__Given instruction__.
Change every "point" in the records to "location" and leave all other text as it is.

Records of scene-based questions
══════

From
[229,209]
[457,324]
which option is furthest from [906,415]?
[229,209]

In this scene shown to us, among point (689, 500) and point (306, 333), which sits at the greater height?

══════

__Solution to the exercise__.
From
[229,209]
[457,324]
which option is furthest from [906,415]?
[229,209]

In this scene shown to us, among location (689, 500) and location (306, 333), which sits at the greater height?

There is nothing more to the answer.